What this task involves:
Print the data exactly as written, line for line, and leave its pictures behind.

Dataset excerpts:
────────────────

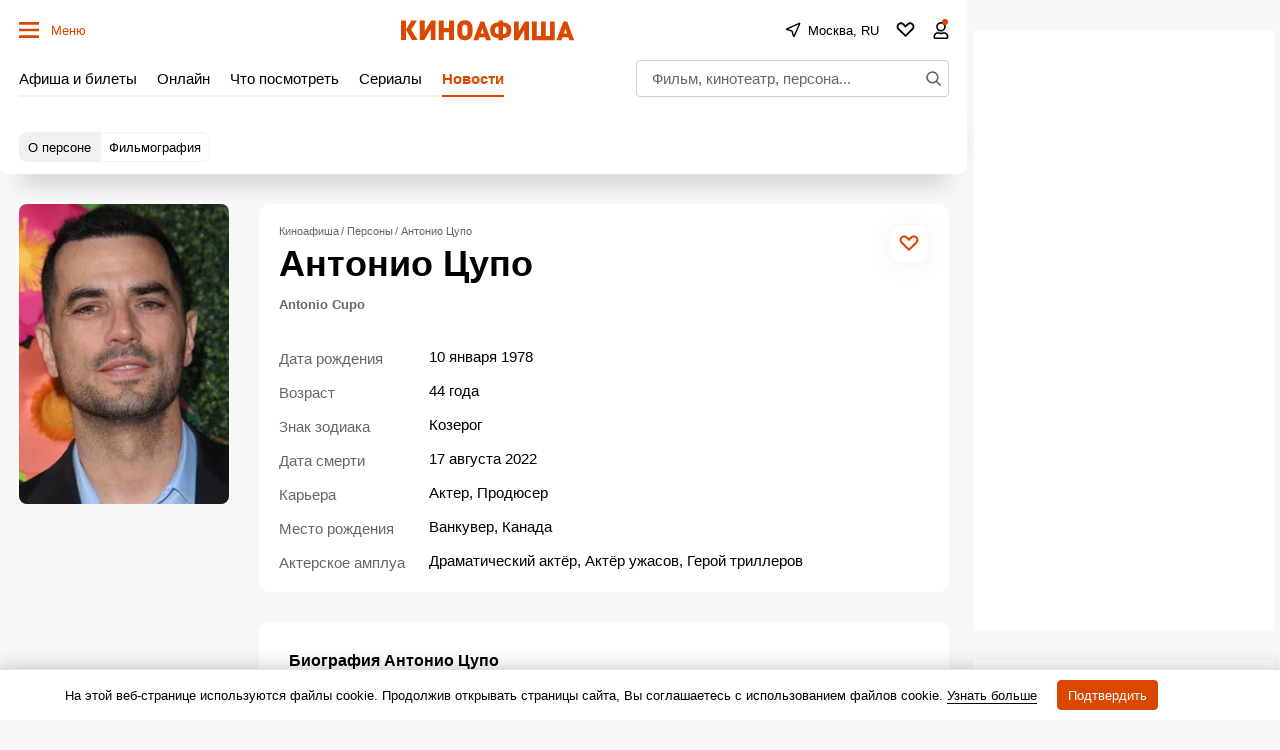

--- FILE ---
content_type: text/html; charset=utf-8
request_url: https://www.google.com/recaptcha/api2/aframe
body_size: 266
content:
<!DOCTYPE HTML><html><head><meta http-equiv="content-type" content="text/html; charset=UTF-8"></head><body><script nonce="cVw8NNvTtVpJCZ9pkL_l0A">/** Anti-fraud and anti-abuse applications only. See google.com/recaptcha */ try{var clients={'sodar':'https://pagead2.googlesyndication.com/pagead/sodar?'};window.addEventListener("message",function(a){try{if(a.source===window.parent){var b=JSON.parse(a.data);var c=clients[b['id']];if(c){var d=document.createElement('img');d.src=c+b['params']+'&rc='+(localStorage.getItem("rc::a")?sessionStorage.getItem("rc::b"):"");window.document.body.appendChild(d);sessionStorage.setItem("rc::e",parseInt(sessionStorage.getItem("rc::e")||0)+1);localStorage.setItem("rc::h",'1768745349349');}}}catch(b){}});window.parent.postMessage("_grecaptcha_ready", "*");}catch(b){}</script></body></html>

--- FILE ---
content_type: application/javascript; charset=utf-8
request_url: https://fundingchoicesmessages.google.com/f/AGSKWxUh-k9eLphH-U9FSsQrFADdvqT9J2BPOA96q4ErYGcCOwz0XYgqkN5dELXU4S7Uk9EKhWz-53WSl5ArN53G3TfdkMf_hZJd7Rroxi1KB1dq95HF1PXNrItfXKO12YMsTtOzpgjjLV1GFvAy-U587WYvt_T8xLRQ8FRkfPGwA6E_KR0l9xeDYu0vEUQi/_/ads/head./msnpopup.?module=ads//newad?/adnew2.
body_size: -1289
content:
window['f34ea7a7-93a4-4aa9-b7cc-638d37c83a89'] = true;

--- FILE ---
content_type: application/javascript; charset=utf-8
request_url: https://fundingchoicesmessages.google.com/f/AGSKWxWsGcu13o5M3uPKp26KPA7ot2BwtZ0ZAyQ7p2CP4bjb3iAzFy66g18Evd_JqBx8T8OpcSps3gqLswLJ0QIo6tWs9-Xk51zo3HcZ5J9rtVMheT0GPvLuhDq7xTXDCvwtfuJxz1Sq2g==?fccs=W251bGwsbnVsbCxudWxsLG51bGwsbnVsbCxudWxsLFsxNzY4NzQ1MzQ3LDc4MDAwMDAwMF0sbnVsbCxudWxsLG51bGwsW251bGwsWzcsOSw2XSxudWxsLDIsbnVsbCwiZW4iLG51bGwsbnVsbCxudWxsLG51bGwsbnVsbCwxXSwiaHR0cHM6Ly93d3cua2lub2FmaXNoYS5pbmZvL3BlcnNvbi84Mzk3NTA4LyIsbnVsbCxbWzgsIk05bGt6VWFaRHNnIl0sWzksImVuLVVTIl0sWzE5LCIyIl0sWzE3LCJbMF0iXSxbMjQsIiJdLFsyOSwiZmFsc2UiXV1d
body_size: 211
content:
if (typeof __googlefc.fcKernelManager.run === 'function') {"use strict";this.default_ContributorServingResponseClientJs=this.default_ContributorServingResponseClientJs||{};(function(_){var window=this;
try{
var np=function(a){this.A=_.t(a)};_.u(np,_.J);var op=function(a){this.A=_.t(a)};_.u(op,_.J);op.prototype.getWhitelistStatus=function(){return _.F(this,2)};var pp=function(a){this.A=_.t(a)};_.u(pp,_.J);var qp=_.Zc(pp),rp=function(a,b,c){this.B=a;this.j=_.A(b,np,1);this.l=_.A(b,_.Nk,3);this.F=_.A(b,op,4);a=this.B.location.hostname;this.D=_.Dg(this.j,2)&&_.O(this.j,2)!==""?_.O(this.j,2):a;a=new _.Og(_.Ok(this.l));this.C=new _.bh(_.q.document,this.D,a);this.console=null;this.o=new _.jp(this.B,c,a)};
rp.prototype.run=function(){if(_.O(this.j,3)){var a=this.C,b=_.O(this.j,3),c=_.dh(a),d=new _.Ug;b=_.fg(d,1,b);c=_.C(c,1,b);_.hh(a,c)}else _.eh(this.C,"FCNEC");_.lp(this.o,_.A(this.l,_.Ae,1),this.l.getDefaultConsentRevocationText(),this.l.getDefaultConsentRevocationCloseText(),this.l.getDefaultConsentRevocationAttestationText(),this.D);_.mp(this.o,_.F(this.F,1),this.F.getWhitelistStatus());var e;a=(e=this.B.googlefc)==null?void 0:e.__executeManualDeployment;a!==void 0&&typeof a==="function"&&_.Qo(this.o.G,
"manualDeploymentApi")};var sp=function(){};sp.prototype.run=function(a,b,c){var d;return _.v(function(e){d=qp(b);(new rp(a,d,c)).run();return e.return({})})};_.Rk(7,new sp);
}catch(e){_._DumpException(e)}
}).call(this,this.default_ContributorServingResponseClientJs);
// Google Inc.

//# sourceURL=/_/mss/boq-content-ads-contributor/_/js/k=boq-content-ads-contributor.ContributorServingResponseClientJs.en_US.M9lkzUaZDsg.es5.O/d=1/exm=ad_blocking_detection_executable,kernel_loader,loader_js_executable,web_iab_tcf_v2_signal_executable/ed=1/rs=AJlcJMzanTQvnnVdXXtZinnKRQ21NfsPog/m=cookie_refresh_executable
__googlefc.fcKernelManager.run('\x5b\x5b\x5b7,\x22\x5b\x5bnull,\\\x22kinoafisha.info\\\x22,\\\x22AKsRol9I0NWE_NigWsd6T9Q_LVkjpg0pOgwvwePneJn5fGOQ8OmamKwtYjjX7xk-SK1vM-gRjvJmsfIqH3x4Gm-1fIlftDEDdJLSif_3z1-ZDEAD2hs3XZNPLA-VEHdqgD7so_UGes9zr6SbOXaPicEzK0Wwck-y3Q\\\\u003d\\\\u003d\\\x22\x5d,null,\x5b\x5bnull,null,null,\\\x22https:\/\/fundingchoicesmessages.google.com\/f\/AGSKWxWqq7ylfLIpSOth7pEw0fZdt0kxQGerr9vTvZjtCgzhsTxn9F5aN7htwGCvAQRtqgeHqg1UwDqUM5xl3t29yaEV5Uc7wjdi9xST6ntjVFMLy-wVZmif_RHBUtmXAJlsWOhzDlNOyg\\\\u003d\\\\u003d\\\x22\x5d,null,null,\x5bnull,null,null,\\\x22https:\/\/fundingchoicesmessages.google.com\/el\/AGSKWxX1RD6iVxlDlT9RC7Qlj_JxUq8VbE-bRNuQVAhoDfPga0fRnjHunbcjqPoegZp-_qkb1CLG7udYzXf1iMh14eWdrDcSyEIHDZAfNHkW-5Oea6Tyt_u4WP-AWKSXIO4uGcjDc0DeiQ\\\\u003d\\\\u003d\\\x22\x5d,null,\x5bnull,\x5b7,9,6\x5d,null,2,null,\\\x22en\\\x22,null,null,null,null,null,1\x5d,null,\\\x22Privacy and cookie settings\\\x22,\\\x22Close\\\x22,null,null,null,\\\x22Managed by Google. Complies with IAB TCF. CMP ID: 300\\\x22\x5d,\x5b3,1\x5d\x5d\x22\x5d\x5d,\x5bnull,null,null,\x22https:\/\/fundingchoicesmessages.google.com\/f\/AGSKWxU_yB8nMMW6HSkae9XyI1npXZCfLdRfTcjKY8rTM-1dvu5RrTzgbM05rXbEkHF9gS-yJVC4NcN5BG9r3mLc99V6ho4s7Rgk1CEXyWYDxPwF_qY9bewSNJkigkrxPR27rsjNOhqkaw\\u003d\\u003d\x22\x5d\x5d');}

────────────────

Reply:
--- FILE ---
content_type: text/html; charset=utf-8
request_url: https://www.google.com/recaptcha/api2/aframe
body_size: 266
content:
<!DOCTYPE HTML><html><head><meta http-equiv="content-type" content="text/html; charset=UTF-8"></head><body><script nonce="cVw8NNvTtVpJCZ9pkL_l0A">/** Anti-fraud and anti-abuse applications only. See google.com/recaptcha */ try{var clients={'sodar':'https://pagead2.googlesyndication.com/pagead/sodar?'};window.addEventListener("message",function(a){try{if(a.source===window.parent){var b=JSON.parse(a.data);var c=clients[b['id']];if(c){var d=document.createElement('img');d.src=c+b['params']+'&rc='+(localStorage.getItem("rc::a")?sessionStorage.getItem("rc::b"):"");window.document.body.appendChild(d);sessionStorage.setItem("rc::e",parseInt(sessionStorage.getItem("rc::e")||0)+1);localStorage.setItem("rc::h",'1768745349349');}}}catch(b){}});window.parent.postMessage("_grecaptcha_ready", "*");}catch(b){}</script></body></html>

--- FILE ---
content_type: application/javascript; charset=utf-8
request_url: https://fundingchoicesmessages.google.com/f/AGSKWxUh-k9eLphH-U9FSsQrFADdvqT9J2BPOA96q4ErYGcCOwz0XYgqkN5dELXU4S7Uk9EKhWz-53WSl5ArN53G3TfdkMf_hZJd7Rroxi1KB1dq95HF1PXNrItfXKO12YMsTtOzpgjjLV1GFvAy-U587WYvt_T8xLRQ8FRkfPGwA6E_KR0l9xeDYu0vEUQi/_/ads/head./msnpopup.?module=ads//newad?/adnew2.
body_size: -1289
content:
window['f34ea7a7-93a4-4aa9-b7cc-638d37c83a89'] = true;

--- FILE ---
content_type: application/javascript; charset=utf-8
request_url: https://fundingchoicesmessages.google.com/f/AGSKWxWsGcu13o5M3uPKp26KPA7ot2BwtZ0ZAyQ7p2CP4bjb3iAzFy66g18Evd_JqBx8T8OpcSps3gqLswLJ0QIo6tWs9-Xk51zo3HcZ5J9rtVMheT0GPvLuhDq7xTXDCvwtfuJxz1Sq2g==?fccs=W251bGwsbnVsbCxudWxsLG51bGwsbnVsbCxudWxsLFsxNzY4NzQ1MzQ3LDc4MDAwMDAwMF0sbnVsbCxudWxsLG51bGwsW251bGwsWzcsOSw2XSxudWxsLDIsbnVsbCwiZW4iLG51bGwsbnVsbCxudWxsLG51bGwsbnVsbCwxXSwiaHR0cHM6Ly93d3cua2lub2FmaXNoYS5pbmZvL3BlcnNvbi84Mzk3NTA4LyIsbnVsbCxbWzgsIk05bGt6VWFaRHNnIl0sWzksImVuLVVTIl0sWzE5LCIyIl0sWzE3LCJbMF0iXSxbMjQsIiJdLFsyOSwiZmFsc2UiXV1d
body_size: 211
content:
if (typeof __googlefc.fcKernelManager.run === 'function') {"use strict";this.default_ContributorServingResponseClientJs=this.default_ContributorServingResponseClientJs||{};(function(_){var window=this;
try{
var np=function(a){this.A=_.t(a)};_.u(np,_.J);var op=function(a){this.A=_.t(a)};_.u(op,_.J);op.prototype.getWhitelistStatus=function(){return _.F(this,2)};var pp=function(a){this.A=_.t(a)};_.u(pp,_.J);var qp=_.Zc(pp),rp=function(a,b,c){this.B=a;this.j=_.A(b,np,1);this.l=_.A(b,_.Nk,3);this.F=_.A(b,op,4);a=this.B.location.hostname;this.D=_.Dg(this.j,2)&&_.O(this.j,2)!==""?_.O(this.j,2):a;a=new _.Og(_.Ok(this.l));this.C=new _.bh(_.q.document,this.D,a);this.console=null;this.o=new _.jp(this.B,c,a)};
rp.prototype.run=function(){if(_.O(this.j,3)){var a=this.C,b=_.O(this.j,3),c=_.dh(a),d=new _.Ug;b=_.fg(d,1,b);c=_.C(c,1,b);_.hh(a,c)}else _.eh(this.C,"FCNEC");_.lp(this.o,_.A(this.l,_.Ae,1),this.l.getDefaultConsentRevocationText(),this.l.getDefaultConsentRevocationCloseText(),this.l.getDefaultConsentRevocationAttestationText(),this.D);_.mp(this.o,_.F(this.F,1),this.F.getWhitelistStatus());var e;a=(e=this.B.googlefc)==null?void 0:e.__executeManualDeployment;a!==void 0&&typeof a==="function"&&_.Qo(this.o.G,
"manualDeploymentApi")};var sp=function(){};sp.prototype.run=function(a,b,c){var d;return _.v(function(e){d=qp(b);(new rp(a,d,c)).run();return e.return({})})};_.Rk(7,new sp);
}catch(e){_._DumpException(e)}
}).call(this,this.default_ContributorServingResponseClientJs);
// Google Inc.

//# sourceURL=/_/mss/boq-content-ads-contributor/_/js/k=boq-content-ads-contributor.ContributorServingResponseClientJs.en_US.M9lkzUaZDsg.es5.O/d=1/exm=ad_blocking_detection_executable,kernel_loader,loader_js_executable,web_iab_tcf_v2_signal_executable/ed=1/rs=AJlcJMzanTQvnnVdXXtZinnKRQ21NfsPog/m=cookie_refresh_executable
__googlefc.fcKernelManager.run('\x5b\x5b\x5b7,\x22\x5b\x5bnull,\\\x22kinoafisha.info\\\x22,\\\x22AKsRol9I0NWE_NigWsd6T9Q_LVkjpg0pOgwvwePneJn5fGOQ8OmamKwtYjjX7xk-SK1vM-gRjvJmsfIqH3x4Gm-1fIlftDEDdJLSif_3z1-ZDEAD2hs3XZNPLA-VEHdqgD7so_UGes9zr6SbOXaPicEzK0Wwck-y3Q\\\\u003d\\\\u003d\\\x22\x5d,null,\x5b\x5bnull,null,null,\\\x22https:\/\/fundingchoicesmessages.google.com\/f\/AGSKWxWqq7ylfLIpSOth7pEw0fZdt0kxQGerr9vTvZjtCgzhsTxn9F5aN7htwGCvAQRtqgeHqg1UwDqUM5xl3t29yaEV5Uc7wjdi9xST6ntjVFMLy-wVZmif_RHBUtmXAJlsWOhzDlNOyg\\\\u003d\\\\u003d\\\x22\x5d,null,null,\x5bnull,null,null,\\\x22https:\/\/fundingchoicesmessages.google.com\/el\/AGSKWxX1RD6iVxlDlT9RC7Qlj_JxUq8VbE-bRNuQVAhoDfPga0fRnjHunbcjqPoegZp-_qkb1CLG7udYzXf1iMh14eWdrDcSyEIHDZAfNHkW-5Oea6Tyt_u4WP-AWKSXIO4uGcjDc0DeiQ\\\\u003d\\\\u003d\\\x22\x5d,null,\x5bnull,\x5b7,9,6\x5d,null,2,null,\\\x22en\\\x22,null,null,null,null,null,1\x5d,null,\\\x22Privacy and cookie settings\\\x22,\\\x22Close\\\x22,null,null,null,\\\x22Managed by Google. Complies with IAB TCF. CMP ID: 300\\\x22\x5d,\x5b3,1\x5d\x5d\x22\x5d\x5d,\x5bnull,null,null,\x22https:\/\/fundingchoicesmessages.google.com\/f\/AGSKWxU_yB8nMMW6HSkae9XyI1npXZCfLdRfTcjKY8rTM-1dvu5RrTzgbM05rXbEkHF9gS-yJVC4NcN5BG9r3mLc99V6ho4s7Rgk1CEXyWYDxPwF_qY9bewSNJkigkrxPR27rsjNOhqkaw\\u003d\\u003d\x22\x5d\x5d');}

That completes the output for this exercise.